Although transformer architecture dominates natural language processing, its use in medical imaging has been limited19. However, Vision Transformer (ViT) has recently gained popularity due to its impressive results in various medical imaging tasks, including image classification, object detection, and semantic segmentation20. ViT took note of the scaling success of Transformers in NLP and applied a standard Transformer to images with minimal modifications. Transformer-based architectures have also been used in medical image analysis21,22,24. ViT has recently demonstrated superior performance in many computer-vision tasks, making it a viable alternative to CNN as a network architecture23. CNNs collect features gradually from local to global by adding more convolutional layers. ViT, on the other hand, uses a multi-headed self-attention mechanism to capture long-range dependencies. For this approach, the model equally weights all elements in the input sequence for superior performance. ViT extracts features across the entire image without degrading image resolution, preventing spatial loss from information skipping. Thus, ViT is ideal for brain imaging analysis. The self-attention strategy of ViT has the capacity to accurately capture the interdependencies between various dispersed networks of brain regions21.

ViT is based on the concept of Transformers from natural language processing (NLP) applied to medical images. It uses a standard Transformer architecture, with minimal modifications, to process MRI images instead of text. Other neural network models, which process the image sequences sequentially (RNN) or in parallel (CNN), require more time to train and infer the results, and fail to control for long-term dependencies among the image layers24. The joint transformer handles long-range dependencies, avoids recursion, and allows parallel computation to reduce training time and avoid performance drops due to long-range dependencies24.

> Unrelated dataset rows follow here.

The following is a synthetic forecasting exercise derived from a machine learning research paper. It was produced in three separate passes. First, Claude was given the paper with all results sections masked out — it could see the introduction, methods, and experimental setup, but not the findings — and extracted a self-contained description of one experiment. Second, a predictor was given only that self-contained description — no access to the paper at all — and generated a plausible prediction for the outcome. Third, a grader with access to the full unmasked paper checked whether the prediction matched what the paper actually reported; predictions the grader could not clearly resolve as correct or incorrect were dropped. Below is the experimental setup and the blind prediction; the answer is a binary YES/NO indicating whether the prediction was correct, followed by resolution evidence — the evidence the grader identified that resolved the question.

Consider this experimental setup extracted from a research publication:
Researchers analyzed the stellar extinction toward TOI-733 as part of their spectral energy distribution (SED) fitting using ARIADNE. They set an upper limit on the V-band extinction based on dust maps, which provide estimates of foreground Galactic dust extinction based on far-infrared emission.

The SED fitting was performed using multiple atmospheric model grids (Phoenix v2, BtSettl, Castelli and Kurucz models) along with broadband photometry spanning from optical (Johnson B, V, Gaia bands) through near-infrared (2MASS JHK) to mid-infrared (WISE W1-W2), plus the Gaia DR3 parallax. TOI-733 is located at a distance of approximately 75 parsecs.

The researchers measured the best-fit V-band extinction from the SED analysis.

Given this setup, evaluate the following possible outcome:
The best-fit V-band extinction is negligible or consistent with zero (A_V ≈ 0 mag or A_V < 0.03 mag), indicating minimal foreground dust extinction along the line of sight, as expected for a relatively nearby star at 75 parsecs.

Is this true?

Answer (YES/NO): YES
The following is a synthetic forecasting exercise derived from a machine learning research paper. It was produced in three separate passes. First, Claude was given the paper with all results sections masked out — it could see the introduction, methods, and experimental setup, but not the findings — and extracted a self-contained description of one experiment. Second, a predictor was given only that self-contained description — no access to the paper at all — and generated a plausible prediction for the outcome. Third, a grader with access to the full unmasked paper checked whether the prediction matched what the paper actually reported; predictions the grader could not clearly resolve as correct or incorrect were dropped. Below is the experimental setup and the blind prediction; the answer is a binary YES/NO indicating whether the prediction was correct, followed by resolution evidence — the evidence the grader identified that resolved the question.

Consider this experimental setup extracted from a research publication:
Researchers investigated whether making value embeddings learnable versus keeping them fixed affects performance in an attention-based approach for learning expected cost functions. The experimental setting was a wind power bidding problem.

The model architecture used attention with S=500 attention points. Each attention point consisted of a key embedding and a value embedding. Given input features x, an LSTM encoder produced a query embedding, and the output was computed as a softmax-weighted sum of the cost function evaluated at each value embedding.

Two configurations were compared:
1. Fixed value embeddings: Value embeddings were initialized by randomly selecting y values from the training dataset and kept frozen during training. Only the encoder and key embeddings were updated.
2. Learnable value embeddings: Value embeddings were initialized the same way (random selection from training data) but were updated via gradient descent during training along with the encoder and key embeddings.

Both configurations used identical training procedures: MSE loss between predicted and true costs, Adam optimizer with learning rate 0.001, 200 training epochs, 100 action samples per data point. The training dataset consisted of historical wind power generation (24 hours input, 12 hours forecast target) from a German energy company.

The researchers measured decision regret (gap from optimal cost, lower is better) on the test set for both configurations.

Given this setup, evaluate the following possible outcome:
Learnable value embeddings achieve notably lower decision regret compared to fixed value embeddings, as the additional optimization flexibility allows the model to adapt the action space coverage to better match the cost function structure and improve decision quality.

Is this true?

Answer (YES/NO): YES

ViT has outperformed CNN in several computer-vision tasks, giving it an appropriate network architectural option. We were motivated to use ViT's benefits to diagnose AD patients using 3D MRIs. The lack of large-scale datasets in this field is one of the major obstacles to training deep models from scratch. The model can adapt to the smaller target dataset by using transfer learning to learn from a larger dataset. The 3D data from a plane was divided into a 2D slice array in order to benefit from transfer learning using a pre-trained ViT. Furthermore, it should be possible for slice-based methods to track the dependencies of related features across slices. The sequence classification task uses a time series classification with a transformer to get around this issue. We have combined time series transformers and pre-trained ViT to create a deep learning-based classification system for AD.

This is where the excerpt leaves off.